One of the most interesting things I saw on my one and only trip to Santa Fe, New Mexico, was the city's central plaza. It is home to an obelisk monument erected in 1868:
(Source.)
The obelisk itself is forgettable, indistinguishable from a million others. But I was intrigued by the combination of the original inscription and the explanatory plaque added much, much later:
(You will note that the word "savage" has been defaced out of the original, presumably after this plaque was added. This was vandalism, not an official act. I don't approve of it; your mileage may vary.)
I like this general approach.

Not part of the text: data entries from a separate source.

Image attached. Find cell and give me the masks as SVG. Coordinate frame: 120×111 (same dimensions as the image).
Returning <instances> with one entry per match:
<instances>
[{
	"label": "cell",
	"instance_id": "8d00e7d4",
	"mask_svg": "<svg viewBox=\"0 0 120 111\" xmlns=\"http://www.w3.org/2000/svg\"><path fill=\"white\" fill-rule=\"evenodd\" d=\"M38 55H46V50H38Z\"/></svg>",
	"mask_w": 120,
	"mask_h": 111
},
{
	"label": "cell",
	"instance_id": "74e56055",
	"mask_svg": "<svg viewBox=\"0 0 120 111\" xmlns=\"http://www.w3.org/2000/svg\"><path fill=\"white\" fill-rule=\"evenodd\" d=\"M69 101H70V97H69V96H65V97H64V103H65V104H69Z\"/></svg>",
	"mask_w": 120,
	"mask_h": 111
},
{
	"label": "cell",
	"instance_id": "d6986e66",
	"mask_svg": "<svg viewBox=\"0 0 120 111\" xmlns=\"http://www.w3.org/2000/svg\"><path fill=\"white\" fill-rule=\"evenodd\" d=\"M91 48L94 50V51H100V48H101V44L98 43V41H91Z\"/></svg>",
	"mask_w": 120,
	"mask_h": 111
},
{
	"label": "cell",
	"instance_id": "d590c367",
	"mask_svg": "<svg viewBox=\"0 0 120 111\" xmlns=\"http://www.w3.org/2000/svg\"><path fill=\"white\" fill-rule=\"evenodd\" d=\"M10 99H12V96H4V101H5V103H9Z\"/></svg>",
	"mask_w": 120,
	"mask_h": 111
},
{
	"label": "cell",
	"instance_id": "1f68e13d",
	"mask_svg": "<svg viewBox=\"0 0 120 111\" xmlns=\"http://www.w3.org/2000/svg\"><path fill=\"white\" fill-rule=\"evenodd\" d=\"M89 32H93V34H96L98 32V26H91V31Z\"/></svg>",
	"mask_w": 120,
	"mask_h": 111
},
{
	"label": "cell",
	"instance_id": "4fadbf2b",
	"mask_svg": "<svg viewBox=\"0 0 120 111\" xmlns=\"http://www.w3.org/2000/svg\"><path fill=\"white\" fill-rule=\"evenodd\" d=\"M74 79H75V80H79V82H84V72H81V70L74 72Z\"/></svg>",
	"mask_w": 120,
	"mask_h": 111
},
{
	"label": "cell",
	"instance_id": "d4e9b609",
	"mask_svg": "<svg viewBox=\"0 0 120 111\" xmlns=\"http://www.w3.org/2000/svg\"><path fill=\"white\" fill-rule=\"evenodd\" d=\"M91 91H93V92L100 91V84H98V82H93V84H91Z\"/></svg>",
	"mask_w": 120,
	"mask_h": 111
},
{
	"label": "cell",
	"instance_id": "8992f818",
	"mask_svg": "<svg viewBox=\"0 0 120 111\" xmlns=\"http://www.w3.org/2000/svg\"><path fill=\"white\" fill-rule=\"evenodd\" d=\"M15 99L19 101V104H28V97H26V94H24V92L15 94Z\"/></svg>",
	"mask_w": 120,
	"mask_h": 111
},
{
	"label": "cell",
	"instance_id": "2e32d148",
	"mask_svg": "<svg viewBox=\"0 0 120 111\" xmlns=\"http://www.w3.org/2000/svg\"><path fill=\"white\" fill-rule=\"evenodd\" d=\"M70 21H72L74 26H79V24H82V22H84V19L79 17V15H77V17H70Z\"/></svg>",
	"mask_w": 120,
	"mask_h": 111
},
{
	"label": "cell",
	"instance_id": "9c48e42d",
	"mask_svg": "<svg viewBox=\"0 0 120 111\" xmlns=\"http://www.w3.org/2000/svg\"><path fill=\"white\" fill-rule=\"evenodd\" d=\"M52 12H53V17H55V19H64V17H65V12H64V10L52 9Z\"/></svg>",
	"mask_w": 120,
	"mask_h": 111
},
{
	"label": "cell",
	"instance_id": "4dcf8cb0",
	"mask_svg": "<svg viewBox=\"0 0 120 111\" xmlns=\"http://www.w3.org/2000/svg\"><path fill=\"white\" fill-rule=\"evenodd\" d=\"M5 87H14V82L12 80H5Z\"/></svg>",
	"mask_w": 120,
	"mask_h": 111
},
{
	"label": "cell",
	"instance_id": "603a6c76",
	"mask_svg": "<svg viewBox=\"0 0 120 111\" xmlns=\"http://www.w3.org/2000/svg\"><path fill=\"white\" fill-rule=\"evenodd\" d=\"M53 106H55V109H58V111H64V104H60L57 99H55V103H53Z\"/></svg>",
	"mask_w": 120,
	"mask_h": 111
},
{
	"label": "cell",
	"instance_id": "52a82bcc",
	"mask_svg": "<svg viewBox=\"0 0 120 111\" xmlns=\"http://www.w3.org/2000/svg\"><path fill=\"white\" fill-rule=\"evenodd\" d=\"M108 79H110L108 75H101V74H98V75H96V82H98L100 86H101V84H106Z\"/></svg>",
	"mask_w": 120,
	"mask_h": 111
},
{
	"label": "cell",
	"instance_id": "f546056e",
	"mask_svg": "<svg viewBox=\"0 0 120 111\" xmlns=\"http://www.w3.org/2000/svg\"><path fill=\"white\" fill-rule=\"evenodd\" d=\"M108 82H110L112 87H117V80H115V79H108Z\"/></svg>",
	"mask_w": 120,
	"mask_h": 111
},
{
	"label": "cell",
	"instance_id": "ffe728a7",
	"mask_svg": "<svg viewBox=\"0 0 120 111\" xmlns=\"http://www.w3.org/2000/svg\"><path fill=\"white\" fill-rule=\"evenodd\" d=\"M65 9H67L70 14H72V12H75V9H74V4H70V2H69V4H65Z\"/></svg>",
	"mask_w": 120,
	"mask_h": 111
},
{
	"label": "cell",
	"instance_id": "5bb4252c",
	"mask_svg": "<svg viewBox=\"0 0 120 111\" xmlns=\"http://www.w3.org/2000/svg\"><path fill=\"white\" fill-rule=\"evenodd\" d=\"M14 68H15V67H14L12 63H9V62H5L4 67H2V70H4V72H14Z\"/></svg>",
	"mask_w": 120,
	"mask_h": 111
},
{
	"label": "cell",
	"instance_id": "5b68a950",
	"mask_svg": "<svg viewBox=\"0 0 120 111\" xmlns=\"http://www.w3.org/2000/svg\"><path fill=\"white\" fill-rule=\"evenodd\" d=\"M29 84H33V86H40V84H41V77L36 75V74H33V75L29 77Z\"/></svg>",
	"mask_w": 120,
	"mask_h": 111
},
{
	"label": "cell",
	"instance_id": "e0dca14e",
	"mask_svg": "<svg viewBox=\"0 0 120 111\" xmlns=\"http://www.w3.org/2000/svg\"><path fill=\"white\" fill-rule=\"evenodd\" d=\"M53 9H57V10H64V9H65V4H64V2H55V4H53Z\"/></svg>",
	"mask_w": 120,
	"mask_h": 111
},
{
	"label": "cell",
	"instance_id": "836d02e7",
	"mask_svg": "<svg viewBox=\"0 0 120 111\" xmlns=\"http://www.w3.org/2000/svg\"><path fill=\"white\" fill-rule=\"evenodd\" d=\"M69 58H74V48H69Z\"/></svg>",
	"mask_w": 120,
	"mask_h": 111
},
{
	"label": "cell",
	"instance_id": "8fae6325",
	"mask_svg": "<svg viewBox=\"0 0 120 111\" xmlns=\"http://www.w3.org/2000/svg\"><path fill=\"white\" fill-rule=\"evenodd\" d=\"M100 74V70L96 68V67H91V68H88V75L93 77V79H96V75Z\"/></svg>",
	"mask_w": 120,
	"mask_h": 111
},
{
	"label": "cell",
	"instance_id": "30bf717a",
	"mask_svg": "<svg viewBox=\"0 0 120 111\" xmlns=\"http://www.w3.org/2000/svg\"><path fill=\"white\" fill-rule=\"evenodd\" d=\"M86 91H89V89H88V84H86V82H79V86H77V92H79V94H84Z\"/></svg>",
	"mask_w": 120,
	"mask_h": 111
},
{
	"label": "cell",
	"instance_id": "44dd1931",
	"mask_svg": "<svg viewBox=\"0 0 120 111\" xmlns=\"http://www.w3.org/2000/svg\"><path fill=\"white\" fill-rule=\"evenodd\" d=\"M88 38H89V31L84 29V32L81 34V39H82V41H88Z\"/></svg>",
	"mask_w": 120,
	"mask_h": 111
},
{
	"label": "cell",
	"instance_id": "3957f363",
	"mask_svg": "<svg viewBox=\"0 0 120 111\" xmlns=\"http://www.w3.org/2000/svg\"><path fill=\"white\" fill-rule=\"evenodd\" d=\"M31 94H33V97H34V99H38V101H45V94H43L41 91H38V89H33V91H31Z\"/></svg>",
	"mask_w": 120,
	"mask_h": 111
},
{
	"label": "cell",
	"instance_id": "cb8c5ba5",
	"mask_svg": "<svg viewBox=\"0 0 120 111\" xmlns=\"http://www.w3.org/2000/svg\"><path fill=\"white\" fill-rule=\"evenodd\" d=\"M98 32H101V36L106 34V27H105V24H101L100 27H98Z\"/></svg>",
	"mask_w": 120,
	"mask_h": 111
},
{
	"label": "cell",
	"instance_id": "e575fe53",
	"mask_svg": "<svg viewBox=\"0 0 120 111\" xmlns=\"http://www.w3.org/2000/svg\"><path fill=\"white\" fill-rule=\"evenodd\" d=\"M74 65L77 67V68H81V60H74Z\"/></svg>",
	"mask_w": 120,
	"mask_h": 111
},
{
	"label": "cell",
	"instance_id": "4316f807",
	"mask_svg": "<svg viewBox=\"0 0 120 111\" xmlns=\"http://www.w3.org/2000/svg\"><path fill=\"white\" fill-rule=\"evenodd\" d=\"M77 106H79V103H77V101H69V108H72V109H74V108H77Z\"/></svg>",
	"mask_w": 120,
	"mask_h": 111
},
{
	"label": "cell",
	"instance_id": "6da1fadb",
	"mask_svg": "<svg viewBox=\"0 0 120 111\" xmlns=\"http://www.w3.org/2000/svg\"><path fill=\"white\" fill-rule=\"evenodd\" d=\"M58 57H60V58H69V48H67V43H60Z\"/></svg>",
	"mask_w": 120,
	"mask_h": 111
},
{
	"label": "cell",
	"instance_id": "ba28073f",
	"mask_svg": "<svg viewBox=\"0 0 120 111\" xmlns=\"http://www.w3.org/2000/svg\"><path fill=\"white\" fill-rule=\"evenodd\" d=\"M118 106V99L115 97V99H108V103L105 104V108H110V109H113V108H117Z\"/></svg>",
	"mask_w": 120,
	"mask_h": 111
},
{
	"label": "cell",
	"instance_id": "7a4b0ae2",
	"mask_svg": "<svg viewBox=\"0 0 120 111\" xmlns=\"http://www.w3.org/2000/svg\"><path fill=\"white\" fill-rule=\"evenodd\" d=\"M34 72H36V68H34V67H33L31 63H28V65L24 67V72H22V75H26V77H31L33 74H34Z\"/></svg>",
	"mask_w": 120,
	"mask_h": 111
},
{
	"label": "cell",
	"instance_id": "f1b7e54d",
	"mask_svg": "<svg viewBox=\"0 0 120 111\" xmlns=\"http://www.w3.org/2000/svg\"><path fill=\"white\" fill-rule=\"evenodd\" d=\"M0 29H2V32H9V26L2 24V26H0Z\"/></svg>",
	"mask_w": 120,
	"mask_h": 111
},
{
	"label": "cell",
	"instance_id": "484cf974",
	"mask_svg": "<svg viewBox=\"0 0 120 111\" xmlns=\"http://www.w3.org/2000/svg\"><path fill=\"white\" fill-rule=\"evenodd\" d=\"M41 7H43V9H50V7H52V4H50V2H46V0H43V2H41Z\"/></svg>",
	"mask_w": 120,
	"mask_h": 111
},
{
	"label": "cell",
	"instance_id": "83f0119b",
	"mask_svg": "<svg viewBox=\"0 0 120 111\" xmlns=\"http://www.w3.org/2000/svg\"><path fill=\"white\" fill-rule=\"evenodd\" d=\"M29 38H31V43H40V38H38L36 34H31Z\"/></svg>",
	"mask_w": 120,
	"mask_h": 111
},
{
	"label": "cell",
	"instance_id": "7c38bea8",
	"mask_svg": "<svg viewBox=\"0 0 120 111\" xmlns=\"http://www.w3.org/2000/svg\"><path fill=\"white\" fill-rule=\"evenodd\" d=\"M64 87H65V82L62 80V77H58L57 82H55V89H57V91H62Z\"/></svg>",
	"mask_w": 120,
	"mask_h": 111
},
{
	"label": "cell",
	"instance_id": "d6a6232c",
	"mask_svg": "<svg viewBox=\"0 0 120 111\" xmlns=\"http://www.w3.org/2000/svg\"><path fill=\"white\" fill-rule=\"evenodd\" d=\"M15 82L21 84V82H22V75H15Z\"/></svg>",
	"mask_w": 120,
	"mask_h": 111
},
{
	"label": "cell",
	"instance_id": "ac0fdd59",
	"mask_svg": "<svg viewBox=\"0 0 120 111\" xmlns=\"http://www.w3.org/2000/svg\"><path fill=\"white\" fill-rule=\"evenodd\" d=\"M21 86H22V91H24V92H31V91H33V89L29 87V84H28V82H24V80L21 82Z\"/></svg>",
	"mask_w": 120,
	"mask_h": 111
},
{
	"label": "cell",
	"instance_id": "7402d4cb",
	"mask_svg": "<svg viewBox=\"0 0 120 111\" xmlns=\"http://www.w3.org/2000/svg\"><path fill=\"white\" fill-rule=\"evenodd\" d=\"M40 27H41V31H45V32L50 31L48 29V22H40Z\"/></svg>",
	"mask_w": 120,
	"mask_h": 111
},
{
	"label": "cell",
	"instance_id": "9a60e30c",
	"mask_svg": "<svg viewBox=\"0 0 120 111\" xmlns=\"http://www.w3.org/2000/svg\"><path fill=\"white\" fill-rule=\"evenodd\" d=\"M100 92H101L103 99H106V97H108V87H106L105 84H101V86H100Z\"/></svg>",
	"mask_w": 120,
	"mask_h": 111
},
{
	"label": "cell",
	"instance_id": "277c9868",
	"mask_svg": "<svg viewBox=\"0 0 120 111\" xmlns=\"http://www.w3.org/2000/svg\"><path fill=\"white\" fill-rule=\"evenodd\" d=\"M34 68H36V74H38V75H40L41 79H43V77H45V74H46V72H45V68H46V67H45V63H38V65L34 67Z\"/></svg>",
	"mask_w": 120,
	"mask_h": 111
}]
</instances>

It allows the visitor to see what was important to the people who erected the edifice, in their own words. But then it adds a modern comment, gently (perhaps too gently) expressing a collective, contemporary disavowal.
Maybe the added plaque should go further, and express remorse over the entire genocidal enterprise, rather than being apologetic only for the use of two words that make those of modern sensibilities cringe. But my point is not that this one example is done exactly right; rather, I think the general approach is a worthy one, and it's one I don't recall having seen done anywhere else.
I can imagine approving of a heroic-appearing Civil War monument, with its original inscription intact, but augmented by an updated perspective--one explaining that while we do not wish to erase the past, we also do not wish to condone or leave unchallenged the views that cloaked Confederate evil in the glory of a heroic public statue. It would not displease me one bit if some of Douglass's wonderful prose, such as that quoted above, made its way onto these new additions to the memorials.
Those who built all these monuments did so in order to speak to people of the future. Fine, let them. We don't need to silence their voices in order to add our own.